[Start of section]

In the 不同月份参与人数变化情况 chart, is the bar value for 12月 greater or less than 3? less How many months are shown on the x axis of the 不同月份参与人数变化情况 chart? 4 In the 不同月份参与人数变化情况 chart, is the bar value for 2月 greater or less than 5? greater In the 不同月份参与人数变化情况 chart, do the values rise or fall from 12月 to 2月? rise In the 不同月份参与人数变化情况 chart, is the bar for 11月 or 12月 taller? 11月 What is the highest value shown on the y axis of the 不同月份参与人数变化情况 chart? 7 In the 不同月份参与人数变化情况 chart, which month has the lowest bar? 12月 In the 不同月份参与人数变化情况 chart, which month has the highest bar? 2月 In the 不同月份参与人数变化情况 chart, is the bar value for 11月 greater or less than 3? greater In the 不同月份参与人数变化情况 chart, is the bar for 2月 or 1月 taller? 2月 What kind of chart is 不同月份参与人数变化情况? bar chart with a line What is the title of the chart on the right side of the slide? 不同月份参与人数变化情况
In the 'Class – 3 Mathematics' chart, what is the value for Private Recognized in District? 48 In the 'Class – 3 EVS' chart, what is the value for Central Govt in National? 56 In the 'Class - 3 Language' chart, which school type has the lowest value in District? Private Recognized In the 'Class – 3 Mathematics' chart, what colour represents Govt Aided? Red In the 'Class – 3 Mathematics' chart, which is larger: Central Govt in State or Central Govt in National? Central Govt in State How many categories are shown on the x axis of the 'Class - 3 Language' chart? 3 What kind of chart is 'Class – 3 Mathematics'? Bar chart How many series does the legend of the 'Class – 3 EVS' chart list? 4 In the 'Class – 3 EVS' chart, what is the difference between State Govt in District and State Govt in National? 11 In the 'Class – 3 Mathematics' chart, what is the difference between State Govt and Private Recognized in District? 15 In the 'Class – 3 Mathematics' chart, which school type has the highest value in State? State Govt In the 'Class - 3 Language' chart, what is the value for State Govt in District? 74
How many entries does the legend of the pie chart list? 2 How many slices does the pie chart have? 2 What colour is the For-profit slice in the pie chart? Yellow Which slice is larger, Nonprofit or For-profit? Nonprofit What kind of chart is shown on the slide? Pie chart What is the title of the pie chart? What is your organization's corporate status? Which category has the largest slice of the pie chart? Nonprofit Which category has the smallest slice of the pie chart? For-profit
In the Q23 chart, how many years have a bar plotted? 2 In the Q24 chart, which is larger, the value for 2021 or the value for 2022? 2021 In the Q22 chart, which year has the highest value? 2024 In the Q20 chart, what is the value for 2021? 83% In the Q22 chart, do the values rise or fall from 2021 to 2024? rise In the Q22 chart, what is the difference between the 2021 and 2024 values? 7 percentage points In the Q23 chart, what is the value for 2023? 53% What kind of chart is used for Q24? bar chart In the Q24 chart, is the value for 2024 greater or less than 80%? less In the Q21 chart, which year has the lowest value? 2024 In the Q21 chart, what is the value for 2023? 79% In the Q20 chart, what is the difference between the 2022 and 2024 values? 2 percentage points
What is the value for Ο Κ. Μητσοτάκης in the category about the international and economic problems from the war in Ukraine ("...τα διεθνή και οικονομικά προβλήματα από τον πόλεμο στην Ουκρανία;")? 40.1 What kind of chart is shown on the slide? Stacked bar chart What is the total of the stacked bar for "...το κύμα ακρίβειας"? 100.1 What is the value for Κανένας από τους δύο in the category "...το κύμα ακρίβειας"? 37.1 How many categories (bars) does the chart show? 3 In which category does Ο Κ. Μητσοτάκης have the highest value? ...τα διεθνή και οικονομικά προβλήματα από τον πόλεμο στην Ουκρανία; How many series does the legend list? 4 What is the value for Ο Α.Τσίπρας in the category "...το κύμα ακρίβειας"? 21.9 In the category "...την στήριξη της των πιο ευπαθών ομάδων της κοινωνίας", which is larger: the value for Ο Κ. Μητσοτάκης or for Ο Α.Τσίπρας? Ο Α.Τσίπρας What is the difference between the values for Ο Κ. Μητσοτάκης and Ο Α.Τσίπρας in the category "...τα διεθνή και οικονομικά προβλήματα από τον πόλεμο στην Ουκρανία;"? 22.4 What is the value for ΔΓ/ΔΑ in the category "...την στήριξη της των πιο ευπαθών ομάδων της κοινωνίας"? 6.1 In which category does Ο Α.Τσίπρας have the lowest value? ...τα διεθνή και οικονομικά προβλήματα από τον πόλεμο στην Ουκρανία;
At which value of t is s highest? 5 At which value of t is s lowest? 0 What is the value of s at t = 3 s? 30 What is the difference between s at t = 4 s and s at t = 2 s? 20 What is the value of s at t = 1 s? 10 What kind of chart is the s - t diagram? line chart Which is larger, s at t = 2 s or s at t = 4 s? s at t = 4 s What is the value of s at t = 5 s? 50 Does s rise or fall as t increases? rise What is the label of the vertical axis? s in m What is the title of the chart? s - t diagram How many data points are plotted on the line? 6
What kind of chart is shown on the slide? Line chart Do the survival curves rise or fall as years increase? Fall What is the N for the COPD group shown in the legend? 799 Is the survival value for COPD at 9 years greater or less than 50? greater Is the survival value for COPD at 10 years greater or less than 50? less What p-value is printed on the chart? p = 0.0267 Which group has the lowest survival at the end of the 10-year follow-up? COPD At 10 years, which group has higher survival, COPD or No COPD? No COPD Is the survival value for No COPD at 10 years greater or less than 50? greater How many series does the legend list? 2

[End of section]

List every line of the records above that contains the word "data". Case counts.

At which value of t is s highest? 5 At which value of t is s lowest? 0 What is the value of s at t = 3 s? 30 What is the difference between s at t = 4 s and s at t = 2 s? 20 What is the value of s at t = 1 s? 10 What kind of chart is the s - t diagram? line chart Which is larger, s at t = 2 s or s at t = 4 s? s at t = 4 s What is the value of s at t = 5 s? 50 Does s rise or fall as t increases? rise What is the label of the vertical axis? s in m What is the title of the chart? s - t diagram How many data points are plotted on the line? 6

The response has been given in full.